Sunday, August 12, 2007

That 70's Day

I suppose it isn't such an original observation anymore, when noting the hypocrisy and just plain weirdness that lurks behind America's white picket fence. Soccer moms who run chic escort agencies on the side, white collar dads who stop off for a quickie at the truck stop with a trucker and of course the Valium stealing teenagers that lead double lives almost as complicated as those of their parents.

On my fourth session, I found myself traveling up the lit walk way of a lovingly tended lawn, complete with a Volvo station wagon in the driveway.
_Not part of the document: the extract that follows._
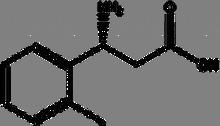 (R)-3-Amino-3-(2-methylphenyl)propionic acid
The lay out had the flatness of a Monopoly game and the house looked like a game piece. The bark brown sprawling ranch home reminded me of a 70's middle school. Before school shootings took root in our popular culture. You know. During a more innocent time of key swapping, swinger parties.

The man that answered the door ( the chimes rang to the obligatory and dreary tune of Big Ben)blended seamlessly into the avocado green & harvest gold tones of his plaid home. He had a beard & it wasn't one of those little, frenchified, self conscious chin patches. This was an honest to god, tied dyed & color me blue sort of beard. The kind that food gets caught in and the possessor never seems to notice. Well...it wasn't like I was going to kiss him. He was a divorced and week end dad. I could tell he was lonely.
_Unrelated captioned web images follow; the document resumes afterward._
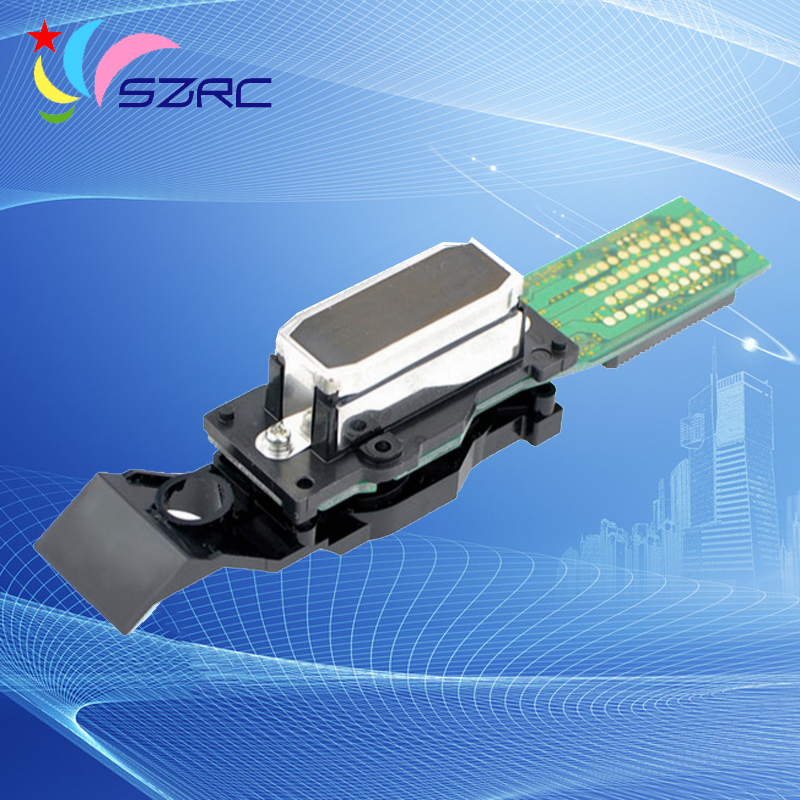 High Quality New original Print Head Printhead Compatible For EPSON DX4 Solvent  Printer head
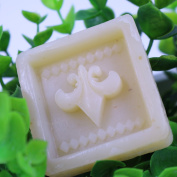 Aistore Cute Mini 24 Pieces Soap for Wedding Soap Favours and Gifts or Baby Shower Soap Favours,Irises Style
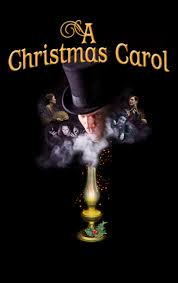 A Christmas Carol adapted by Patrick Barlow will be Off-Broadway for the holidays.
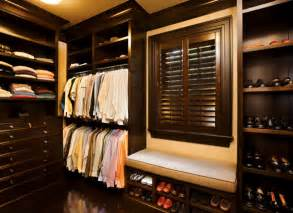closet interior design don t overlook it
His name was Chuck and his little peccadillo was to have needles, push pins to be exact, driven right through his man nipples. The long ones. He supplied our session with his own (Later, he gave me a plump, red pin cushion as a memento. I still use it to this day.)preferred brand.

He had e-mailed me a rather scripted request. I was to wear a nurses outfit with white platform shoes. Now if you recall, I was just starting out and there was no way that I was going to drop about three hundred dollars on an outfit for a POTENTIAL client. So instead, I put together an ensemble that I thought had a certain elan of its own. I wore white cotton boy shorts and a matching sheer & severe bra. Luckily due to Boris's earlier generosity, I was also sporting a gleaming pair of white, opaque stockings. I borrowed a pair of white go-go boots from my manic, club kid neighbor down the hall. Off the net, I bought blue hospital scrubs, a jaunty paper nurses hat & long see through plastic gloves. It came to a whopping investment of $14.99. Over it all, I had worn my trusty trench coat. I pulled my hair in a high, harem girl pony tail and put on a dash of shiny, space age pink lipstick. Bye, Bye Miss American Pie.
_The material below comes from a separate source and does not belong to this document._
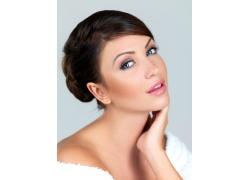 外国性感女人发型设计高清图片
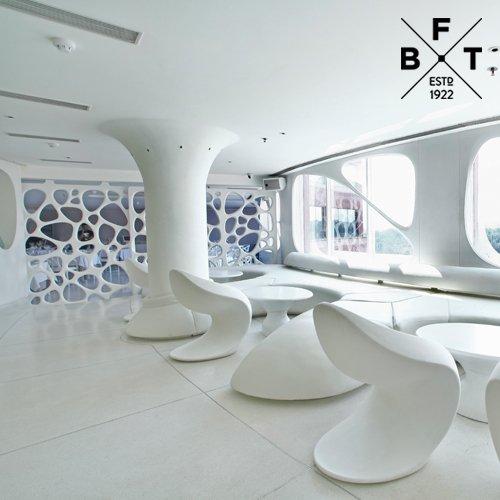 Bharat Floorings On Twitter Cu Super Terrazzo Tiles Used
Chuck had thoughtfully laid a clean sheet on the floor of his living room and piled the plaid sofa cushions in careless heaps. It looked like a child's sleep over and he had put out a bowl of noxious, orange cheese puffs. Which I adore above all things. He had me at the Cheetos. As I came to know Chuck, I found that he was a great aficionado of jazz. He helped flesh out my collection with obscure performers like Georgie Fame, Kimiko Kasai and Bud Shank. He played a vinyl record of a performer called Professor Soul. We cracked open a Heineken and got down to business.

He stretched himself out on the sheet, wearing only his
tidy whiteys. When I had removed my trench coat, I saw a flicker of disappointment in his kind, baggy brown eyes. I knew he was expecting a nurses outfit. I slowly untied my scrubs and let it drop to the floor. My little sail boat of a nurses hat, was pinned at a coquettish angle. I pulled on the elbow length, plastic gloves with my teeth as I smiled at him side ways. His face suddenly flared with enthusiasm and he laid himself out on the sheet. He crossed his arms gently across his stomach and waited patiently. He knew I was a virgin to this.

I pinched one of the long pins between my suddenly nerveless fingers and knelt before him like a sadistic Geisha.